EXCERPT:
┄┄┄┄┄┄
She has said in her books and speeches that Wahhabis – the people who form the core of the extremist interpretation of Islam, including the rank and file ISIS – are ‘duplicitous’ and ‘blood-thirsty.’
They are “duplicitous” and “blood-thirsty”, she has said in books and speeches, despite death threats and the killings of other Sufi-affiliated figures in Dagestan.
Ms. Gamzatova wrote in a recent article on Islam.ru, my candidacy “should not be seen within a clerical context or an attempt of Muslims to create a competitor to Vladimir Putin … It is a desire to publicly announce and support on the federal level a harsh anti-Wahhabism stance.”
She wrote on her Facebook, “Our country, Russia, is our home, and if we divide ourselves into Muslims and Christians, Caucasus natives and Russians, our country’s government will not exist.”
Her announcement comes at a time when the ISIS fragments are trying to make their way into Chechnya and Dagestan, Afghanistan, and possibly Central Asia.
Her bid for candidacy is meant to send the message that the extremism in Islam can best be tackled from within Islam.
While the usual and new pressures are mounting for Central Asia, these problems carry within themselves the solutions.
┄┄┄┄┄┄
EXERCISE DIRECTIONS: Repeat the passage about Ms. Gamzatova's candidacy word for word, from "Her announcement comes" to "from within Islam.".

DATASET EXTRACT:
┄┄┄┄┄┄
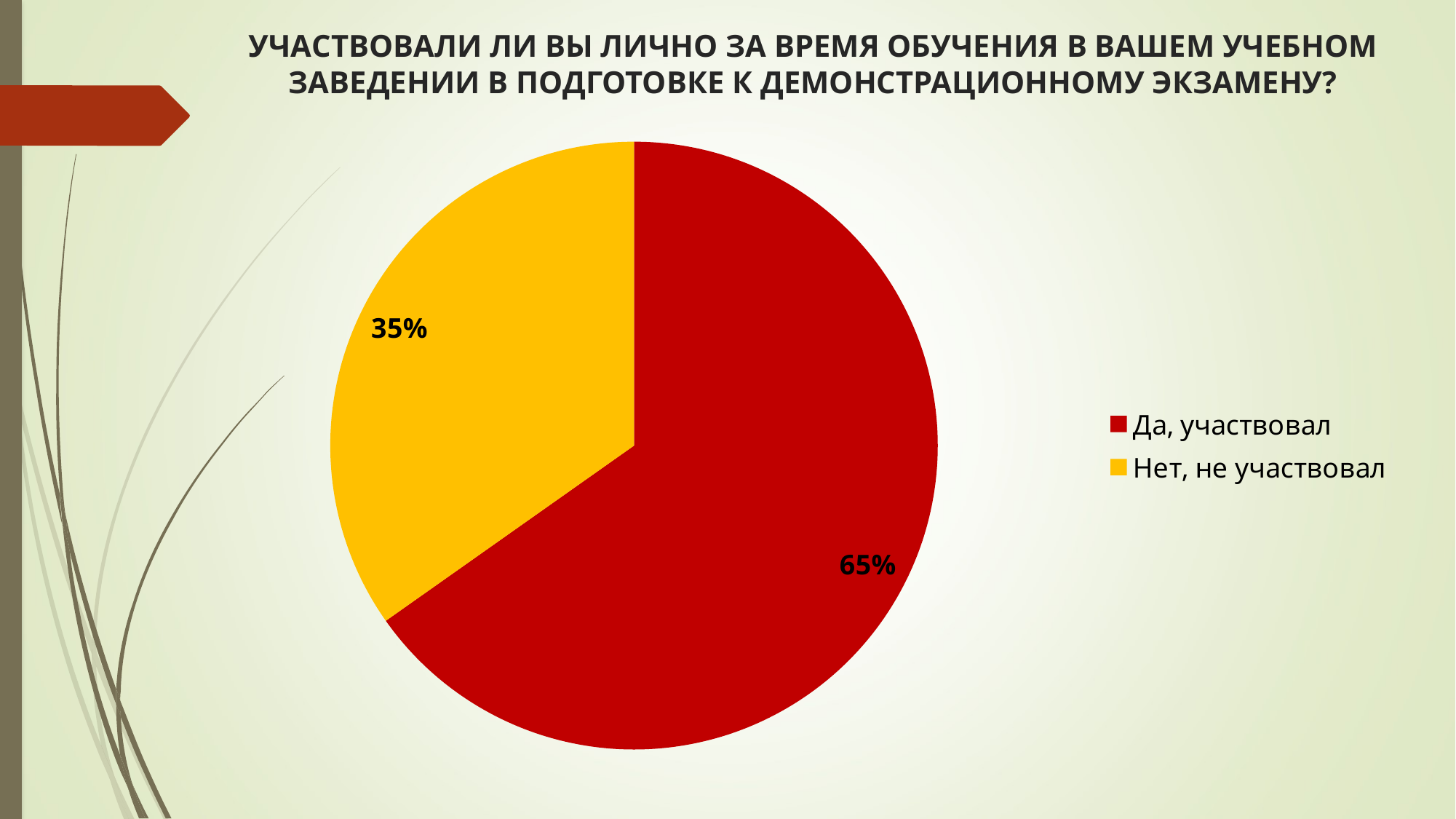
What share of the pie does "Да, участвовал" represent? 65% How many categories are shown in the pie chart? 2 Which is larger: the slice for "Да, участвовал" or the slice for "Нет, не участвовал"? Да, участвовал What colour is the slice for "Да, участвовал"? Red What is the difference in percentage points between "Да, участвовал" and "Нет, не участвовал"? 30% What colour is the slice for "Нет, не участвовал"? Yellow Which category has the smallest slice of the pie? Нет, не участвовал How many entries does the legend list? 2 What share of the pie does "Нет, не участвовал" represent? 35% Which category has the largest slice of the pie? Да, участвовал What type of chart is shown on the slide? Pie chart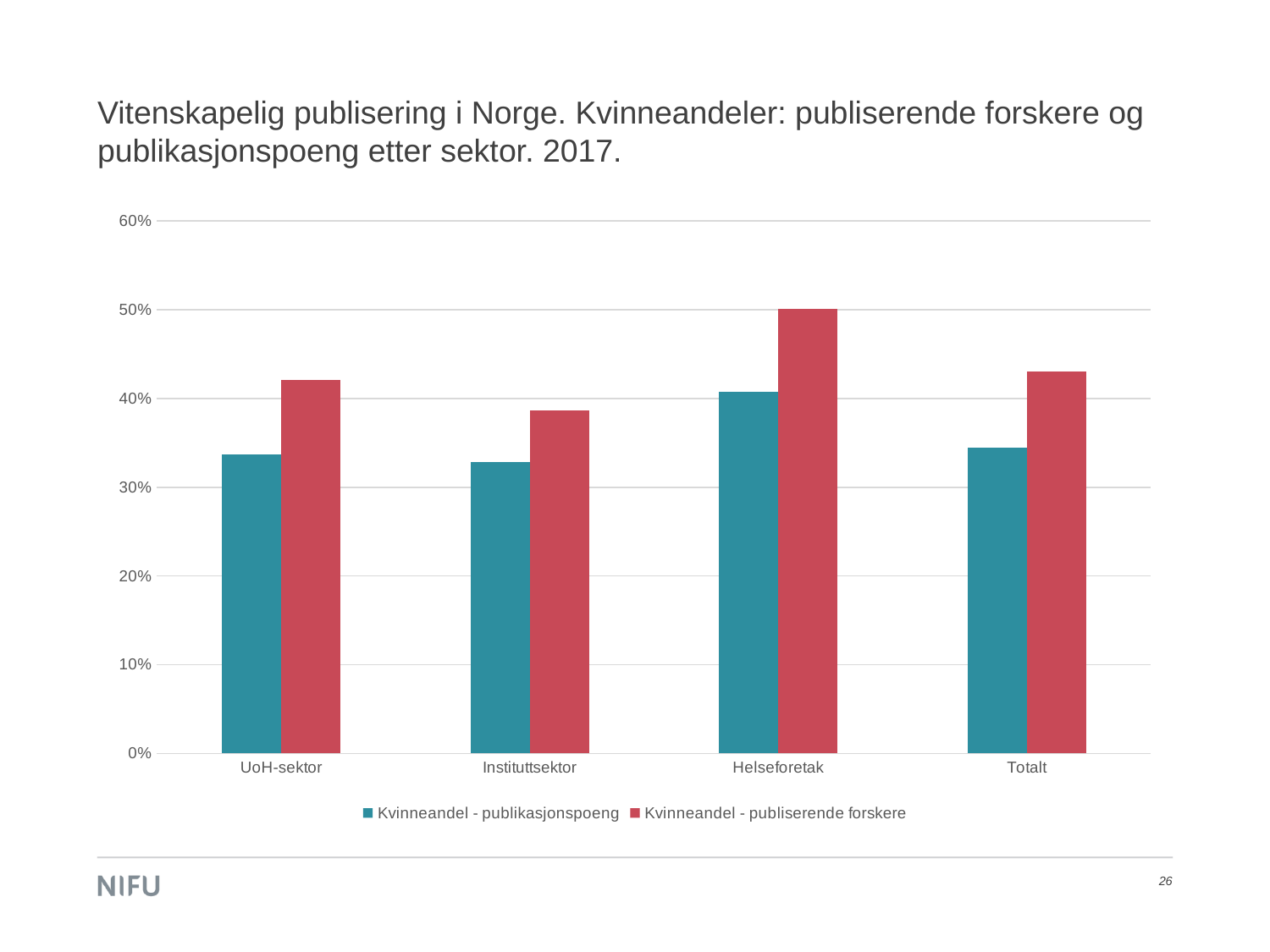
How many series does the legend list? 2 Is the value for Kvinneandel - publikasjonspoeng in Helseforetak greater or less than 50%? less How many sector categories are shown on the x axis? 4 Which category has the lowest value for Kvinneandel - publiserende forskere? Instituttsektor What kind of chart is shown on the slide? bar chart Which colour represents Kvinneandel - publiserende forskere in the legend? red For Totalt, which is larger: Kvinneandel - publikasjonspoeng or Kvinneandel - publiserende forskere? Kvinneandel - publiserende forskere Which category has the highest value for Kvinneandel - publikasjonspoeng? Helseforetak Is the value for Kvinneandel - publikasjonspoeng in UoH-sektor greater or less than 30%? greater For Helseforetak, which is larger: Kvinneandel - publikasjonspoeng or Kvinneandel - publiserende forskere? Kvinneandel - publiserende forskere Which category has the highest value for Kvinneandel - publiserende forskere? Helseforetak Is the value for Kvinneandel - publiserende forskere in Instituttsektor greater or less than 40%? less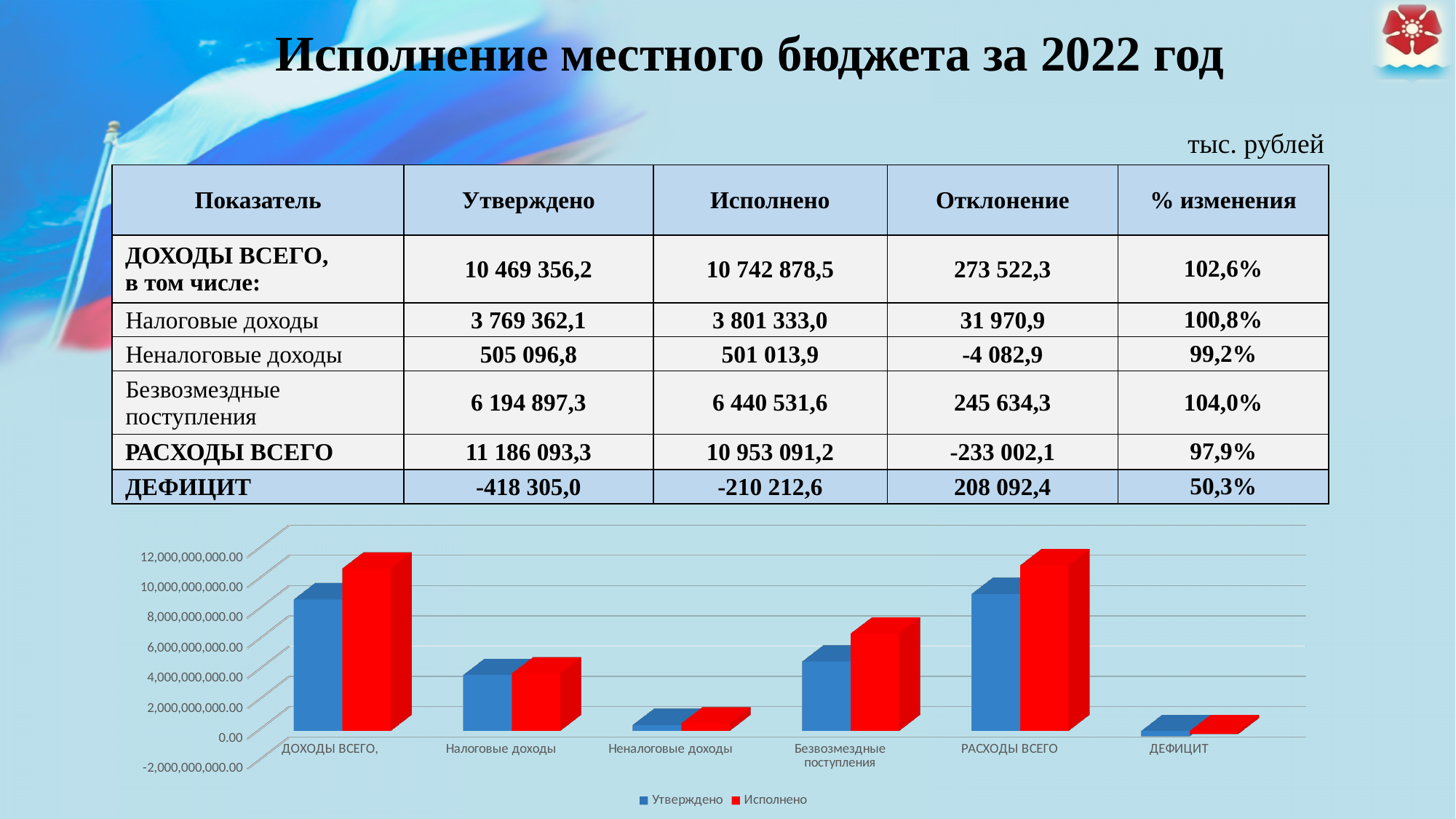
In the chart, is the Утверждено value for Налоговые доходы greater or less than 6,000,000,000.00? less Which category has the lowest bars in the chart? ДЕФИЦИТ How many categories are shown on the x axis of the chart? 6 In the chart, is the Исполнено value for Безвозмездные поступления greater or less than 4,000,000,000.00? greater What kind of chart is shown at the bottom of the slide? bar chart In the chart, which is larger for the Утверждено series: Неналоговые доходы or Налоговые доходы? Налоговые доходы In the chart, is the Исполнено value for Неналоговые доходы greater or less than 2,000,000,000.00? less In the chart, which is larger for the Исполнено series: Налоговые доходы or Безвозмездные поступления? Безвозмездные поступления How many series does the chart legend list? 2 Which colour represents the Исполнено series in the chart? red What are the two series named in the chart legend? Утверждено and Исполнено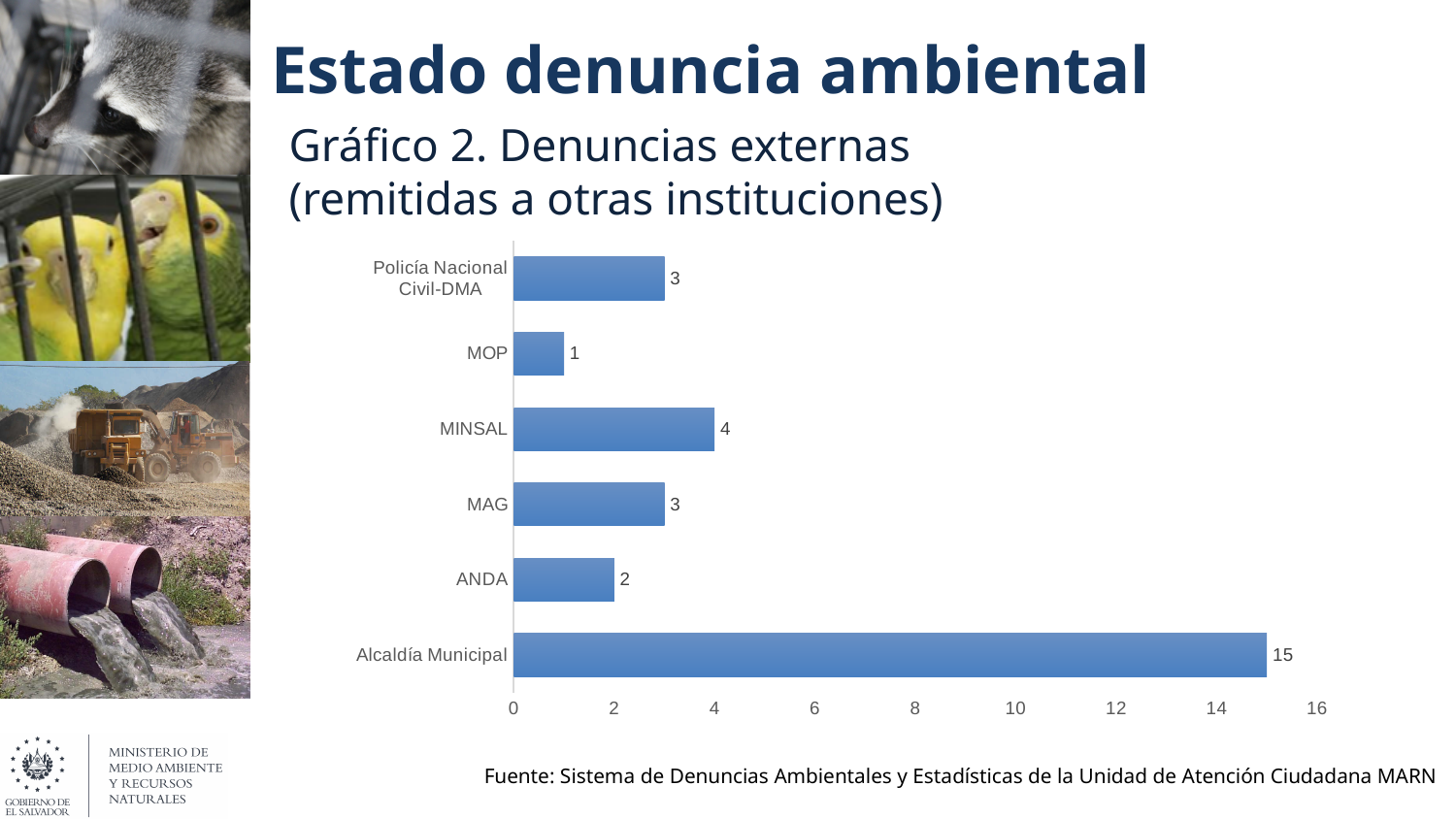
How many categories are shown in the chart? 6 Is the value for Alcaldía Municipal greater or less than 10? greater What is the difference between the values for Alcaldía Municipal and MINSAL? 11 Which category has the lowest value? MOP What kind of chart is shown on the slide? bar chart What is the value for MOP? 1 What is the title of the chart? Gráfico 2. Denuncias externas (remitidas a otras instituciones) Which is larger, the value for ANDA or the value for MAG? MAG What is the value for MINSAL? 4 What is the value for Alcaldía Municipal? 15 Which category has the highest value? Alcaldía Municipal What is the value for Policía Nacional Civil-DMA? 3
┄┄┄┄┄┄
ANSWER TO THIS EXERCISE:
Her announcement comes at a time when the ISIS fragments are trying to make their way into Chechnya and Dagestan, Afghanistan, and possibly Central Asia.
Her bid for candidacy is meant to send the message that the extremism in Islam can best be tackled from within Islam.